One last rest-stop in the forest

The broad channels of the Wairau

Jetboat on the Wairau

Deep quiet reach of the Wairau

The track led us through beautiful sun-dappled beech and kamahi forest and the occasional grassy or manuka scrub clearing beside the mighty Wairau. At times we were high above the river, at times right next to it; the soft roar of rapids alternating with the silence of long deep stretches of the river. How quickly and quietly runs the the powerful Wairau through these deep green reaches.

Grassy clearing on the banks of the Wairau

Wairau riverscape

Nearing the end of the track
Finally, the sight of the Lake Te Anau control gates told us that our 60 km tramp would soon be over. The early afternoon sun was warming up and our thoughts began to turn to a nice cold beer when a miracle occurred; an angel in a red bandanna appeared and offered us a cold Monteith's with lime and lemon! What better way to finish our long tramp (thanks Liz!!).

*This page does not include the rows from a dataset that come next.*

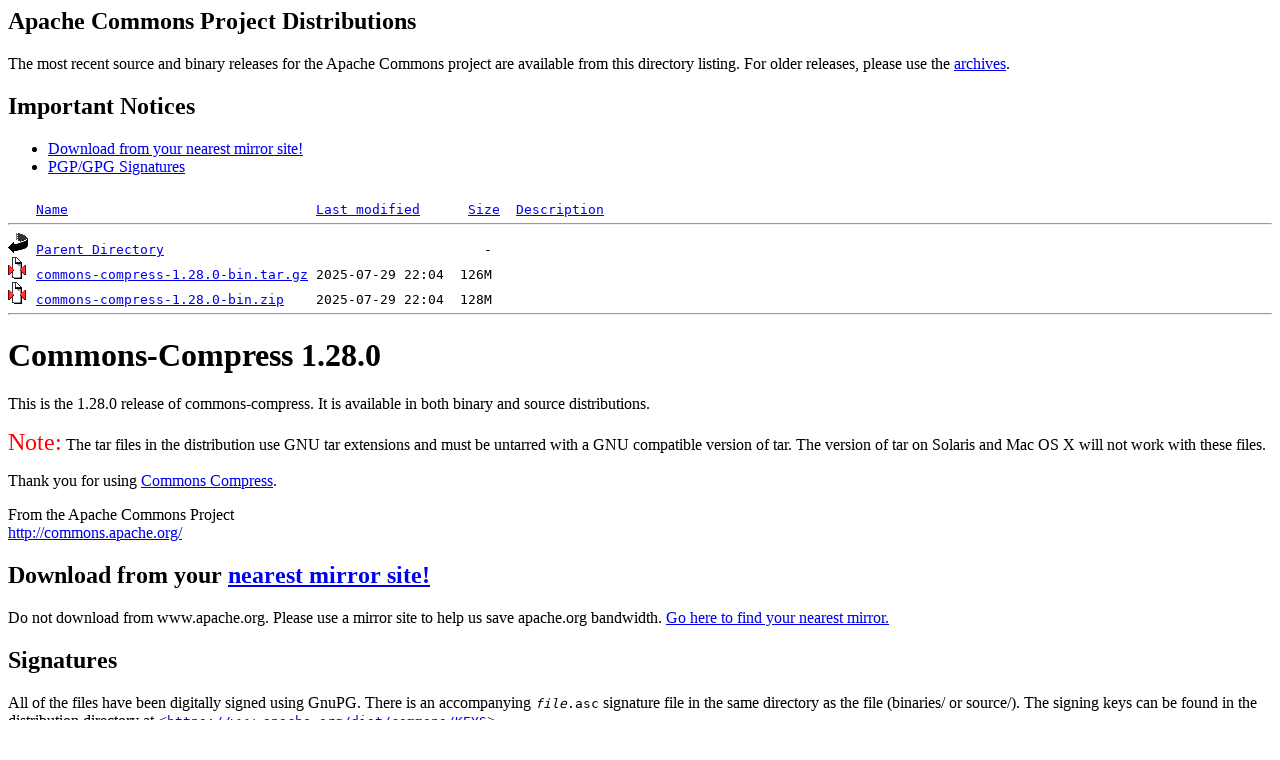

--- FILE ---
content_type: text/html;charset=ISO-8859-1
request_url: https://mirror.cogentco.com/pub/apache/commons/compress/binaries/
body_size: 3047
content:
<!DOCTYPE HTML PUBLIC "-//W3C//DTD HTML 3.2 Final//EN">
<html>
 <head>
  <title>Index of /pub/apache/commons/compress/binaries</title>
 </head>
 <body>
<h2>Apache Commons Project Distributions</h2>

<p>The most recent source and binary releases for the Apache Commons project are available from this directory listing. For older releases, please use the <a href="http://archive.apache.org/dist/commons/">archives</a>. </p>

<h2>Important Notices</h2>

<ul>
<li><a href="#mirrors">Download from your nearest mirror site!</a></li>
<li><a href="#sig">PGP/GPG Signatures</a></li>
</ul>

<pre><img src="/icons/blank.gif" alt="Icon "> <a href="?C=N;O=D">Name</a>                               <a href="?C=M;O=A">Last modified</a>      <a href="?C=S;O=A">Size</a>  <a href="?C=D;O=A">Description</a><hr><img src="/icons/back.gif" alt="[PARENTDIR]"> <a href="/pub/apache/commons/compress/">Parent Directory</a>                                        -   
<img src="/icons/compressed.gif" alt="[   ]"> <a href="commons-compress-1.28.0-bin.tar.gz">commons-compress-1.28.0-bin.tar.gz</a> 2025-07-29 22:04  126M  
<img src="/icons/compressed.gif" alt="[   ]"> <a href="commons-compress-1.28.0-bin.zip">commons-compress-1.28.0-bin.zip</a>    2025-07-29 22:04  128M  
<hr></pre>
<h1>Commons-Compress 1.28.0</h1>

<p>This is the 1.28.0 release of commons-compress. It is available in both binary and source distributions.</p>

<p><font color="red" size="+2">Note:</font>
The tar files in the distribution use GNU tar extensions
and must be untarred with a GNU compatible version of tar. The version
of tar on Solaris and Mac OS X will not work with these files.</p>

<p>Thank you for using <a href="http://commons.apache.org/compress/">Commons Compress</a>.</p>

<p>From the Apache Commons Project<br><a href="http://commons.apache.org/">http://commons.apache.org/</a></p>

<h2><a name="mirrors">Download from your
    <a href="http://www.apache.org/dyn/closer.cgi/commons/">nearest mirror site!</a></a></h2>

<p>
    Do not download from www.apache.org.  Please use a mirror site
    to help us save apache.org bandwidth.
    <a href="http://www.apache.org/dyn/closer.cgi/commons/">Go 
      here to find your nearest mirror.</a>
</p>

<a name="sig"><h2>Signatures</h2></a>

<p>All of the files have been digitally signed using GnuPG.  
There is an accompanying <samp><em>file</em>.asc</samp> signature
file in the same directory as the file (binaries/ or source/).  The
signing keys can be found in the distribution directory at &lt;<a
href="https://www.apache.org/dist/commons/KEYS"><samp>https://www.apache.org/dist/commons/KEYS</samp></a>&gt;.</p>

<p><b>Always download the KEYS file directly from the Apache site, never from a mirror site.</b></p>


<pre>Always test available signatures, <i>e.g.</i>,
$ pgpk -a KEYS
$ pgpv commons-compress-1.28.0-bin.tar.gz.asc
or,
$ pgp -ka KEYS
$ pgp commons-compress-1.28.0-bin.tar.gz.asc
or,
$ gpg --import KEYS
$ gpg --verify commons-compress-1.28.0-bin.tar.gz.asc
</pre>
<p>
</body></html>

Nello, the angel and the beer

One last spot to admire the Wairau
As we lay in the shade and watched a flock of seagulls riding the thermals above the Wairau like a sprinkling of white confetti floating in the summer air, while waiting for a shuttle bus to take us back to the backpackers, we looked back on the great four days that we had spent in the Kepler Mountains with their magnificent lake, river and, above all, alpine scenery. Sandflies and nocturnal noises notwithstanding the Kepler Track is a great walk in every sense.